Work request: Take every line from the data that has the word "site" in it.

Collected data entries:

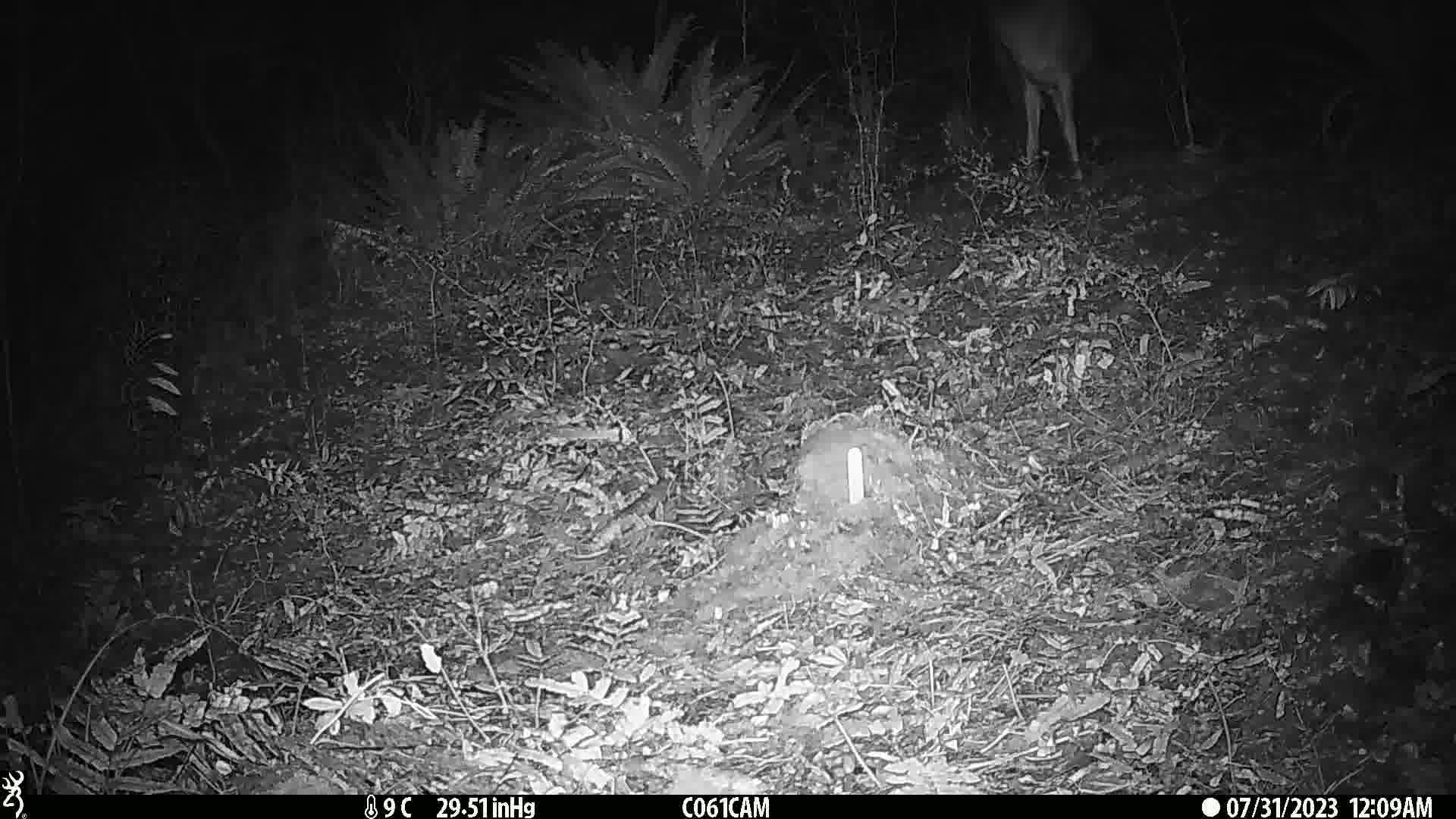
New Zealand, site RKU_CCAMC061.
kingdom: Animalia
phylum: Chordata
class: Mammalia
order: Artiodactyla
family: Cervidae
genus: Odocoileus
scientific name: Odocoileus virginianus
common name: white-tailed deer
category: white tailed deer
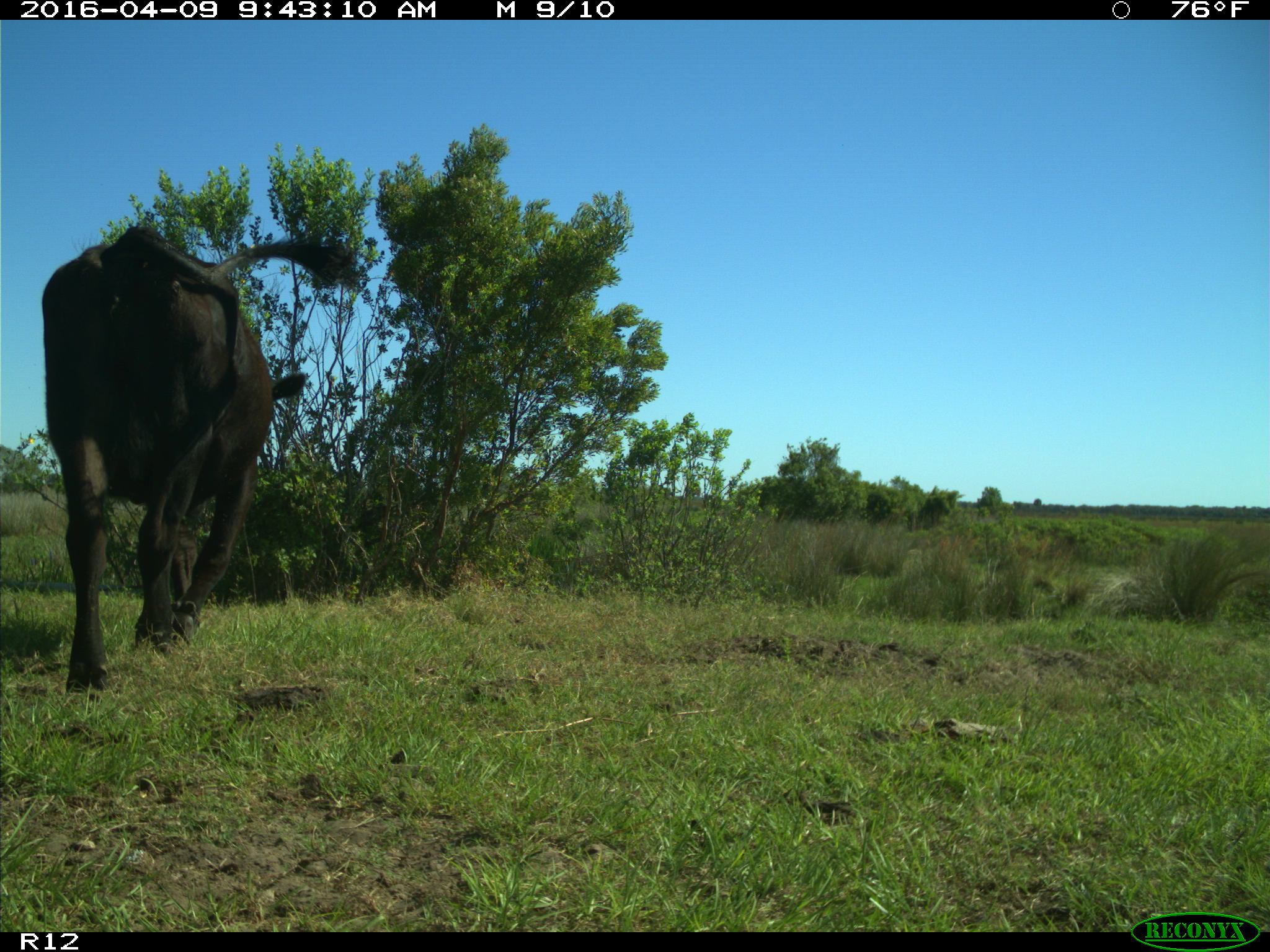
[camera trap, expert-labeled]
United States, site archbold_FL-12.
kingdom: Animalia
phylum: Chordata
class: Mammalia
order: Artiodactyla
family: Bovidae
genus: Bos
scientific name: Bos taurus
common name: domestic cow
Bos taurus (domestic cow).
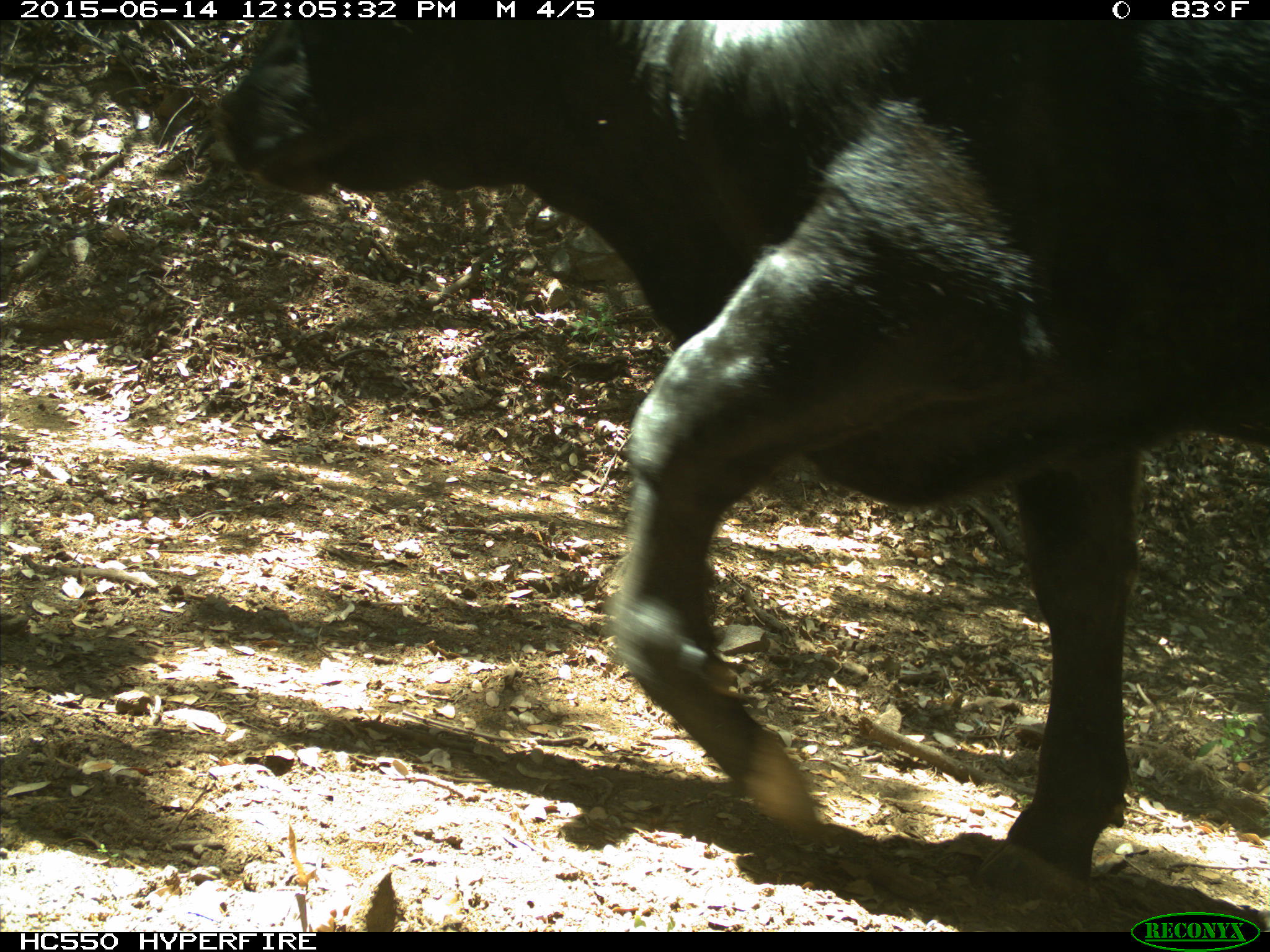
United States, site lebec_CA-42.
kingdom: Animalia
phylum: Chordata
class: Mammalia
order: Artiodactyla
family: Bovidae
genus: Bos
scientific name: Bos taurus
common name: domestic cow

Task output:
New Zealand, site RKU_CCAMC061.
United States, site archbold_FL-12.
United States, site lebec_CA-42.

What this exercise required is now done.